Mit einem unterdrückten Fluch richtete sich Blair auf, trat neben seinen Partner und legte ihm eine Hand auf den Arm. "Jim, komm schon."

Der drängende Tonfall zeigte Wirkung. Mit einem Blinzeln schüttelte Jim kurz den Kopf und erwachte aus seiner Starre. "Alles okay, Chief." Er warf einen Blick aus dem Fenster. "Er ist da. Salvatore ist gerade vor der Lagerhalle angekommen. Hätte ich nicht gedacht, dass der sich tatsächlich hier blicken lässt - und er ist nicht alleine." Jim fixierte die andere Straßenseite. "Tja und damit hätten wir einen Fall für das ‚Freu dich nicht zu früh' - Klischee."

"Das ist eigentlich ein Sprichwort. Warum?"

"Der Mann neben Salvatore ist Kevin Sanders, der Besitzer des "Black and White". Und sie verhandeln gerade über einen Waffenschmuggel nach Paraguay."

"Wir haben ihn! Ja!" Triumphierend ballte Blair eine Hand zur Faust. "Der Tag ist gerettet, Mann."

"Was den Fall angeht, sicher." Mit einem zufriedenen Gesichtsausdruck zückte Jim sein Handy. "Aber ..."

"Aber ... was?"

Er streifte Blair mit einem leichten Lächeln. "Du kannst jetzt entweder in den nächsten zwanzig Minuten dort noch schnell Kaffee trinken, bevor die Spezialeinheit anrückt und den Laden auf den Kopf stellt oder du wartest ein paar Jährchen bis der gute Sanders seine Zeit im Knast abgesessen hat."

Ohne ein Wort zu erwidern schnappte Blair sich seinen Schal und rannte zur Tür.

"Hey, Sandburg! Was soll das? Wo willst du hin?"

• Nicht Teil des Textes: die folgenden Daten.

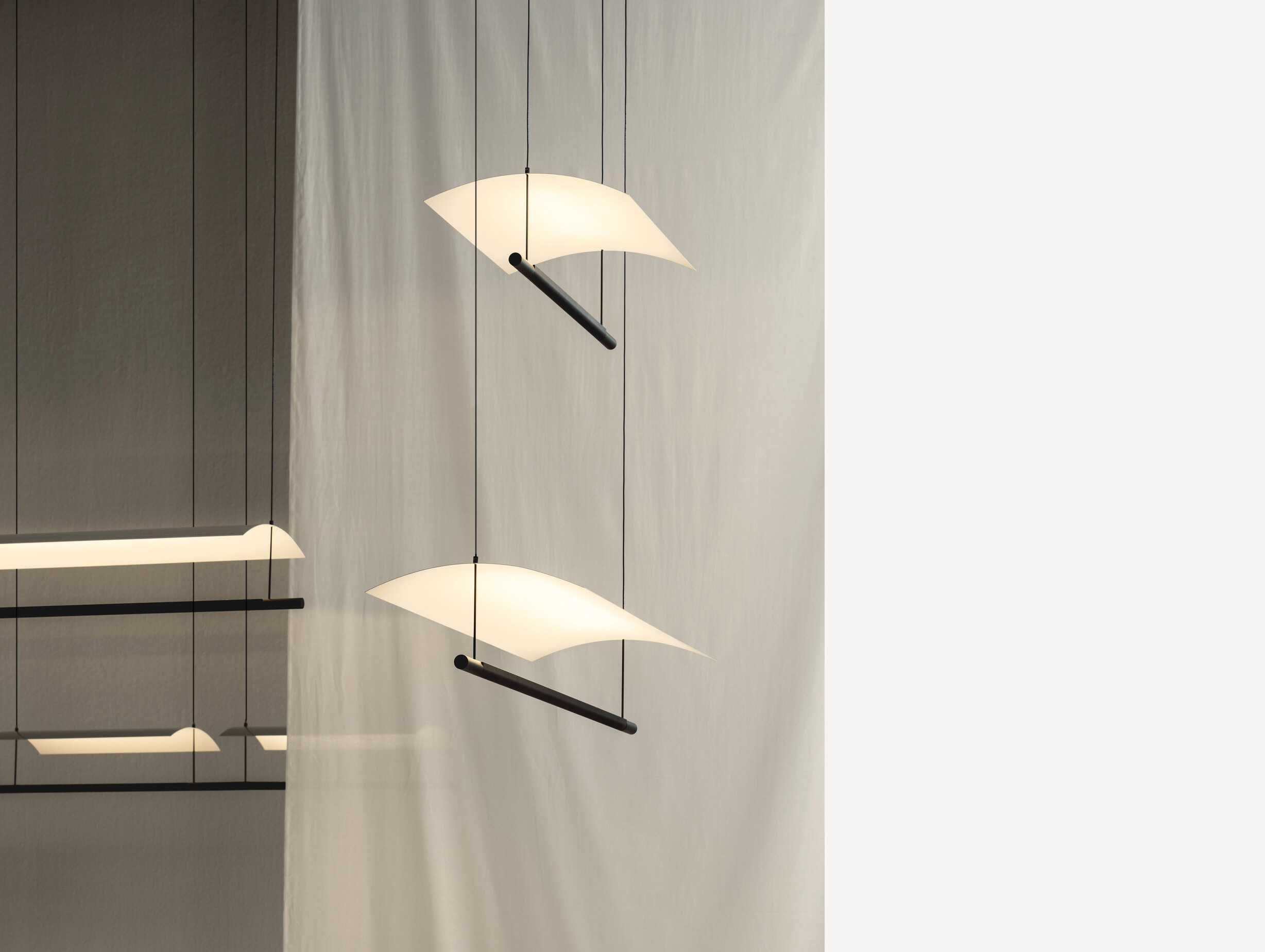 Santa cole antoni arola lamina 45 85 pendant lifestyle3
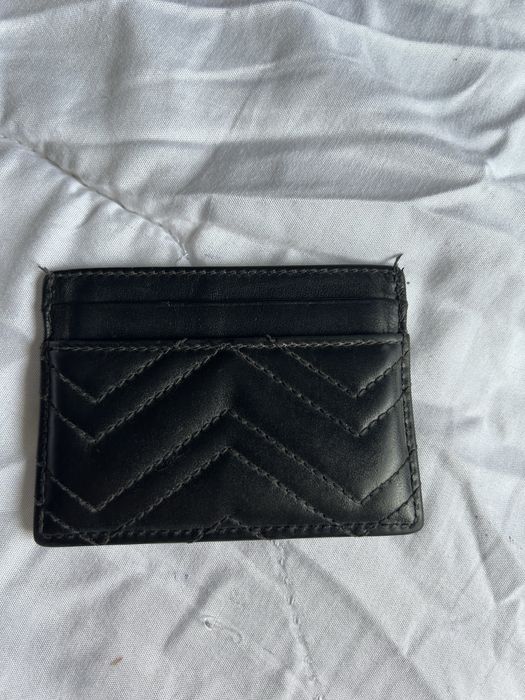 калъф за карти Gucci GG Marmont изработен от черна ватирана кожа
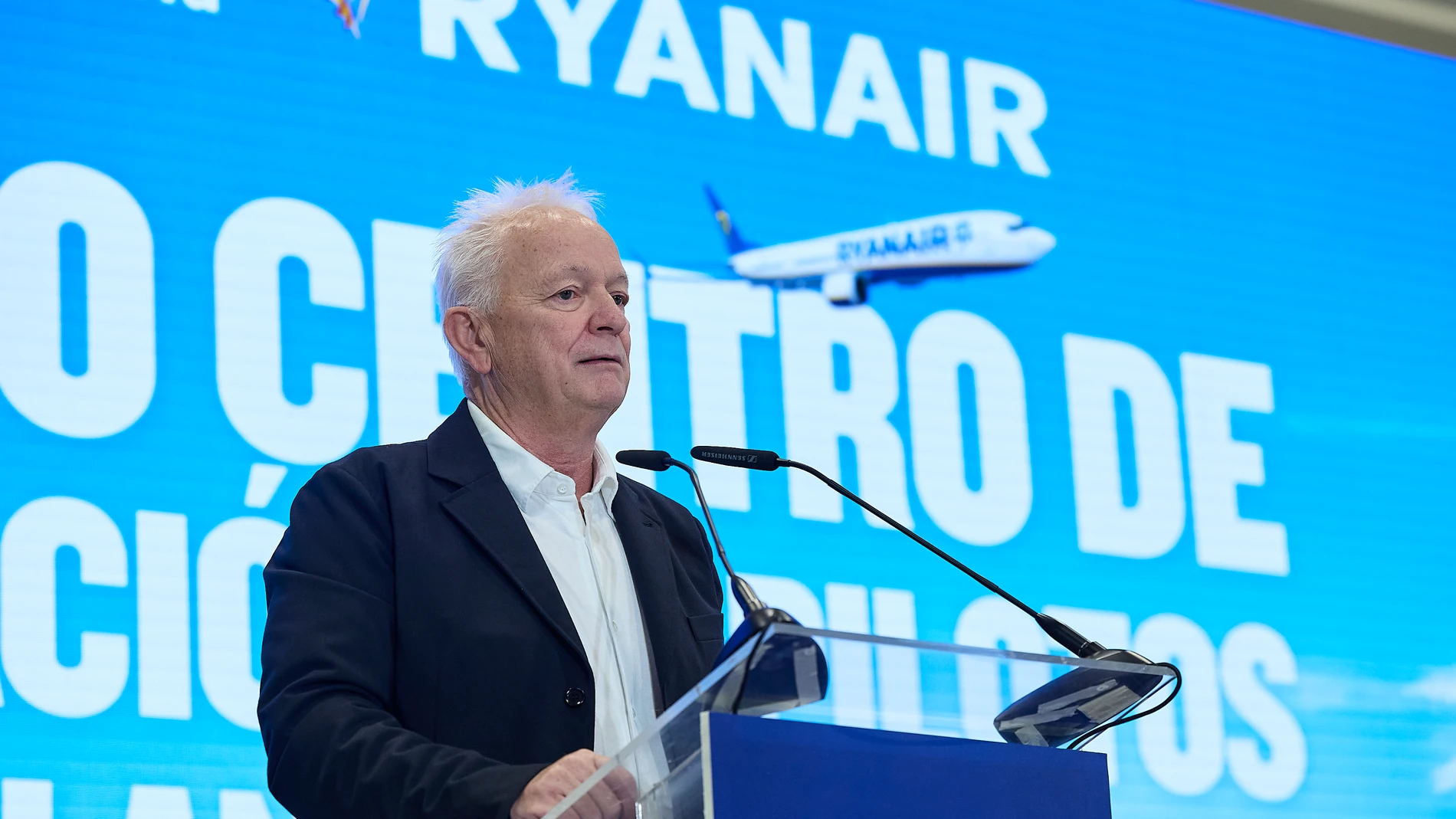 El consejero delegado de Ryanair, Eddie Wilson, interviene durante la inauguración del Centro de Entrenamiento de Pilotos y Tripulantes de la aerolínea Ryanair, a 11 de noviembre de 2025, en Madrid (España). El centro generará en torno a 200 puestos de trabajo de alta cualificación. 11 NOVIEMBRE 2025 Jesús Hellín / Europa Press 11/11/2025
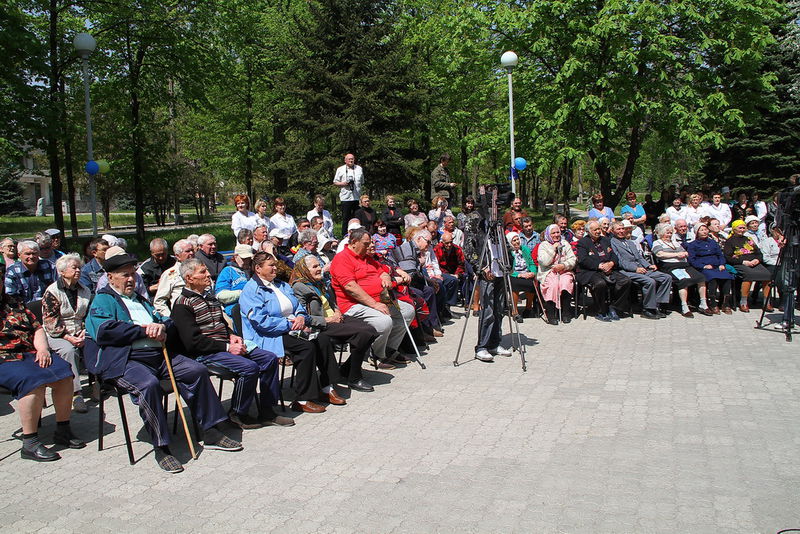 Для ветеранів війни, що перебувають на лікуванні в госпіталі влаштували концерт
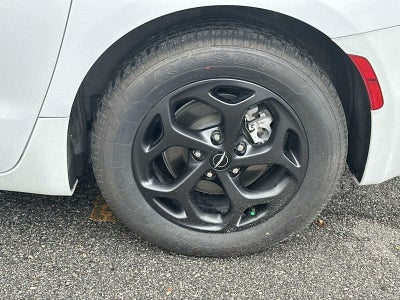 2024 Chrysler Pacifica Hybrid S Appearance Pkg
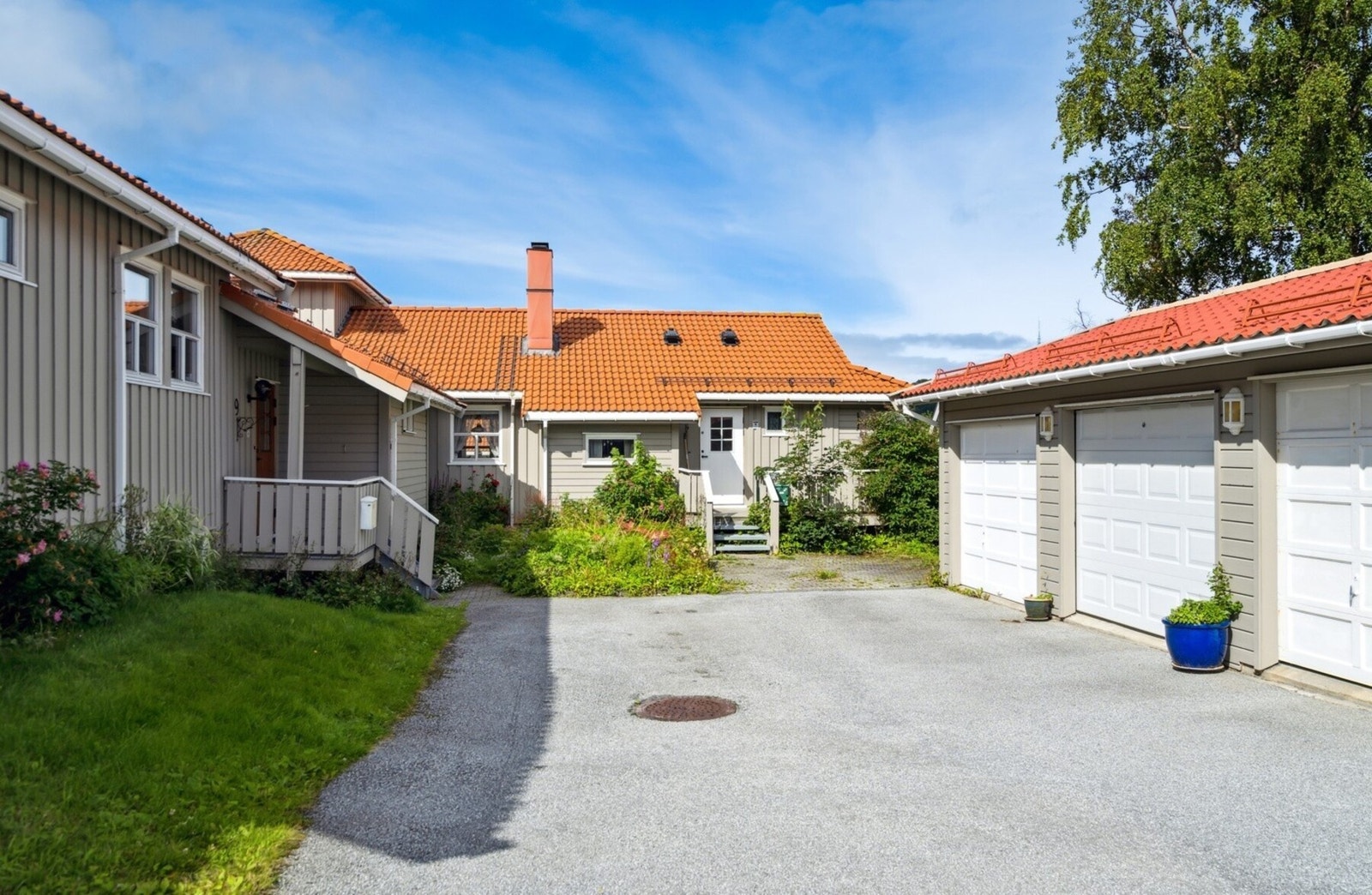 Parkering i garasje og enkel adkomst fra bakkeplan Galleribilde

"Kaffee trinken. Solange es noch geht." Er warf Jim einen Blick über die Schulter zu. "Kommst du? Wir hatten diese Woche nämlich noch keinen Fall für das ‚Gute Cops haben ständig Ärger mit der Abteilung für Innere Angelegenheiten' -Klischee."

Kopfschüttelnd steckte Jim das Handy wieder ein und folgte seinem Partner nach draußen. "Ich hoffe nur Simon erinnert sich noch an das ‚Der Captain haut seine Jungs immer wieder raus' -Klischee."

"Wir können ihm ja einen Kaffee mitbringen. Dann fällt es ihm schon wieder ein."